-------- PROVIDED TEXT --------

Diet and Nutrition

Physique Transformation Strategies with Scott Abel

When people mention Scott Abel, the first word that comes to mind is success.

Known as ‘The Maker of Champions’, for the last quarter century or so he has been involved at the highest levels of the Fitness, Diet, Training and Bodybuilding Industry.

Not only has he personally participated at the highest levels in bodybuilding (in order to prove he could put into practice all his theories as the best out there) he has trained over 300 bodybuilding and figure champions and coached professional hockey players, football players and wrestlers.

He has also had enormous success with individuals wanting to lose weight, get into shape and get healthy – from teens to seniors, and anywhere in between.

Scott’s methods are both innovative and unique and he will be sharing them with us in 2010 as he becomes a regular contributor to Wannabebig. If you have a training or nutrition question for Scott, please email them to askscott@wannabebig.com. Scott will be selecting questions to answer in his future articles.

Chris Mason: Scott, let’s start with you introducing yourself to our readers.

Scott Albel: As far back as I can remember, I was always interested in athletics.  When I discovered bodybuilding, the individual aspect of the sport appealed to me tremendously.  From the get-go, my fascination with the human body differentiated me from most bodybuilders.  For me, it wasn’t just about the training, it was about researching human physiology to discover ways to go beyond the norm.

This coming January marks the beginning of my 4th decade in the iron game.  During the past three decades, I have pretty much done it all when it comes to physique transformation.  I’ve trained everyone from professional athletes to stay-at-home moms.  I have taken bodybuilders from rote beginners to National Champions and beyond.

My research and personal experience has led to the creation of my highly unique training system.  Different, as they say, is good!  My results, and the results of those I have worked with, far exceed the industry norm.

My training system is unique in that it focuses on the nervous system and its adaptation to resistance training.  I see skeletal muscular adaptation as dependent on the nervous system as opposed to the other way around.  This puts me at odds with most of the “experts”, especially those focused on strength training.

Training for physique transformation must be very different than training merely for power.  My program targets angles of contraction, the anatomical leverages unique to every individual, and work capacity.  I focus on intensity of effort as opposed to brute strength.  My own physique exploded when I finally came to the realization that how I was lifting a weight was infinitely more important than how much I was lifting.  This line of thinking led me to coin the term innervation training to describe my methods.

If you follow my articles on this site, I’ll explain these concepts in more detail over time.

CM: Who are the top five bodybuilders/athletes you have worked with?

--------

## [SHORT PROBLEM 1]
Reproduce everything from "Scott Albel: As" down to "Champions and beyond." in the Scott Abel interview, swapping "athletics" for "sports".
## [SHORT PROBLEM 2]
Carry on writing the Scott Abel interview, starting right after its final line.
The data that come next have no connection to the Scott Abel interview.

-------- MATERIAL PROVIDED --------

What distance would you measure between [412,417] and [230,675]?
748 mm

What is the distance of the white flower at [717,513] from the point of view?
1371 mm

--------

## [RESULT 1]
Scott Albel: As far back as I can remember, I was always interested in sports.  When I discovered bodybuilding, the individual aspect of the sport appealed to me tremendously.  From the get-go, my fascination with the human body differentiated me from most bodybuilders.  For me, it wasn’t just about the training, it was about researching human physiology to discover ways to go beyond the norm.

This coming January marks the beginning of my 4th decade in the iron game.  During the past three decades, I have pretty much done it all when it comes to physique transformation.  I’ve trained everyone from professional athletes to stay-at-home moms.  I have taken bodybuilders from rote beginners to National Champions and beyond.

## [RESULT 2]
SA: Over the years, I have worked with virtually every top name in bodybuilding (you can see a non-comprehensive list on my site in the Success Leaves Clues section).  I have also consulted with professional sports teams.  I worked directly with several NHL teams, and also did pre-season assessment training for the league.  I’ve had numerous opportunities to do one-on-one training with big Hollywood stars, or top level sports athletes, but I have most often refused to do so simply because I have no interest in being a glorified babysitter.

Really, I hate the whole idea of name-dropping as I feel it is most often used as a means of masking one’s deficiencies or lack of talent.  Suffice it to say that I have worked with the best of the best and have helped them to get even better.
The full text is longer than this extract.